Based on last quarter's numbers, Reliance Jio's current Ebitda run rate is less than $1 billion. But the street is even more bullish
Hong Kong: Mukesh Ambani, India’s richest man, can consistently squeeze more than $10 a barrel in refining margins out of crude. Expect no less from him when it comes to monetizing Reliance Industries Ltd.’s investment in Reliance Jio Infocomm Ltd., the fourth-generation mobile network that’s taken the nation’s digital landscape by storm.
What kind of an equity market valuation should Ambani put on Reliance Jio? The company may be an IPO candidate in late 2018 or early 2019, according to Bloomberg News.
With only one quarter of financial performance to go on, estimates vary wildly. Besides, if history is limited, future prospects are uncertain. Just how much data people in India will consume five years from now, at what price, and from whom, are all up in the air. Revenue from a possible e-commerce foray is also hard to predict.
Even with those caveats, Jio should still be worth around $20 billion, putting it in the league of Sprint Corp. in the US, SK Telecom Co. in South Korea and Telecom Italia SpA in Italy.
To see where that number comes from, start with Bharti Airtel Ltd., India’s No. 1 mobile operator.
Bharti’s $33 billion market capitalization is already factoring in an assimilation of Norwegian carrier Telenor ASA’s Indian unit as well as Tata group’s airwaves and 40 million customers. Strip out those deals, along with Bharti’s sizable African business and tower infrastructure, add net debt, and the enterprise value of the wireless network works out to $29 billion, according to analysts at HDFC Securities Ltd. That yields an EV-to-Ebitda multiple of 9 for 2019.

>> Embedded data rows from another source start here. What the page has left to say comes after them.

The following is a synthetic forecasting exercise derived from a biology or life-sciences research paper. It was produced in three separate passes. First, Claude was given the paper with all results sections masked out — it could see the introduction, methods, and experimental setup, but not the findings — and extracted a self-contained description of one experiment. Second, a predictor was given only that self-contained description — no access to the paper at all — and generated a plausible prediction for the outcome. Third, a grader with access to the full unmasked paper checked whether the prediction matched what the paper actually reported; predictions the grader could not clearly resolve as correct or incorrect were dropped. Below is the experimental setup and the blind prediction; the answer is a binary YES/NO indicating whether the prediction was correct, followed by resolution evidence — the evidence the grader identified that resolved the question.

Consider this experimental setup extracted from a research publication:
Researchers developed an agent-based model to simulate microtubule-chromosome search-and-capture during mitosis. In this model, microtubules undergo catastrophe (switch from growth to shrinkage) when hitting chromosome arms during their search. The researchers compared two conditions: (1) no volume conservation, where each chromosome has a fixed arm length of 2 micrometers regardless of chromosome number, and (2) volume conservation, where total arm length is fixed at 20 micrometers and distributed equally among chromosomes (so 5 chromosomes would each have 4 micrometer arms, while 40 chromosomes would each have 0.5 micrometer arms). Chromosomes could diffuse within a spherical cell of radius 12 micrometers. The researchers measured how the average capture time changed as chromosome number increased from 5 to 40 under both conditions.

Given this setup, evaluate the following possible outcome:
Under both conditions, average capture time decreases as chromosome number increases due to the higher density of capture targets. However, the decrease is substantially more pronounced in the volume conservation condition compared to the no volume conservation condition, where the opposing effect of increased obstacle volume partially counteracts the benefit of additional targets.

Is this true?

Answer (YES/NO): NO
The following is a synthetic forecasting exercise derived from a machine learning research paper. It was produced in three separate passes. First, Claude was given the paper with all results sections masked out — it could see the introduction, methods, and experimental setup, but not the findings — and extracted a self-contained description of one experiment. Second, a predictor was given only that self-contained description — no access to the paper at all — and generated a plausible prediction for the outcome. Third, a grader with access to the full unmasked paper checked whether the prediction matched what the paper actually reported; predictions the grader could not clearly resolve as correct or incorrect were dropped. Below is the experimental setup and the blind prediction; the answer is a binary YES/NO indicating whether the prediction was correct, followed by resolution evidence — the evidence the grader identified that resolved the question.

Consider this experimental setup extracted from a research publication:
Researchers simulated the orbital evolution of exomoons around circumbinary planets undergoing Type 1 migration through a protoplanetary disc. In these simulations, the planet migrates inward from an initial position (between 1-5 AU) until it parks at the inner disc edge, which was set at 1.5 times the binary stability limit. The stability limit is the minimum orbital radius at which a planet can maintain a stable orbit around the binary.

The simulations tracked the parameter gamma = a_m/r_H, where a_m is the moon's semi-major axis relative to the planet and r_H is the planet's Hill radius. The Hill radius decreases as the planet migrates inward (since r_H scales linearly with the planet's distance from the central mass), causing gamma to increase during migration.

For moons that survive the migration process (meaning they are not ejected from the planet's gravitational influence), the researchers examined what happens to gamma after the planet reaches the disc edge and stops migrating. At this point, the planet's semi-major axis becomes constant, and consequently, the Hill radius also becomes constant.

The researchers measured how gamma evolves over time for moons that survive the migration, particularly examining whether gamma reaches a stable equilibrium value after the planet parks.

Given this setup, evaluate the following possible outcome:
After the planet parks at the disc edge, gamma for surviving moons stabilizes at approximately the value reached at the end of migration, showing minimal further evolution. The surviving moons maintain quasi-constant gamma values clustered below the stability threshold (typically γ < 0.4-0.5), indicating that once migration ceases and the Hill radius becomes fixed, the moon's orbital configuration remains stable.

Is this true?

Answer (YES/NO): YES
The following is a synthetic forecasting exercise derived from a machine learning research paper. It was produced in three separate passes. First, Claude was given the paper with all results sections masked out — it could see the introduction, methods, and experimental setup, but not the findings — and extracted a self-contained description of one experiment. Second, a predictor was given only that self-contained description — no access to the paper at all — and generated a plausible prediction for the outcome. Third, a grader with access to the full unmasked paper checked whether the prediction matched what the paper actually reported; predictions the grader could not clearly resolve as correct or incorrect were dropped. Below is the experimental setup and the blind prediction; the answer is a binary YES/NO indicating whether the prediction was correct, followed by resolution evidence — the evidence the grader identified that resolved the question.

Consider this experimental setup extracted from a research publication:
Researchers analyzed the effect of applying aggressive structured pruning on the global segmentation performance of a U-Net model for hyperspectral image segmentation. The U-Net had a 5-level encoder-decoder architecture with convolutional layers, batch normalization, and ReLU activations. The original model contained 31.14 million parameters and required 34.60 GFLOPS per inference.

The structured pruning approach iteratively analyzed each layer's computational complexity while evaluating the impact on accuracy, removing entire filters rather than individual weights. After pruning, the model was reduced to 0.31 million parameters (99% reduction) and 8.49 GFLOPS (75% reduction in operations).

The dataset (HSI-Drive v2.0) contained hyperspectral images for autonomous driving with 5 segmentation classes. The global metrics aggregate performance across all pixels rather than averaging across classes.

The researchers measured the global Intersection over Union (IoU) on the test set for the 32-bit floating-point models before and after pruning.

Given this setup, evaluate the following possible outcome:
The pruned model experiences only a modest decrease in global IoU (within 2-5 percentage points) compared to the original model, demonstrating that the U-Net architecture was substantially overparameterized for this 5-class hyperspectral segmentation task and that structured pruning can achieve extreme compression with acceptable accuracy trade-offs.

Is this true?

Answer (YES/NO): YES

Now, suppose Ambani is able to attract 280 million customers by 2022, up from 139 million at present, and almost the same as Bharti’s current clientele. Assume it’s able to raise its average revenue per user to Rs200 ($3.10) a month, from 156 now. That’s $10.4 billion in annual revenue, or, at a 40% profit margin, more than $4 billion in Ebitda.
Reliance CDS since January
That might appear too rosy: Based on last quarter’s numbers, Jio’s current Ebitda run rate is less than $1 billion. But the street is even more bullish. Assign a conservative EV-to-Ebitda multiple of 8 to the fully grown Jio. Its enterprise value works out to $32 billion, or 1 time its current fixed-asset base — at the lower end for global telecom firms. Take away $7.5 billion in borrowings, and another $4 billion in spectrum liabilities, and the market value is still north of $20 billion.
Whether Reliance shareholders can monetize a chunk of that will depend on how eager the market is to buy into Ambani’s vision of “data as the new oil," versus how anxious the tycoon is to sell.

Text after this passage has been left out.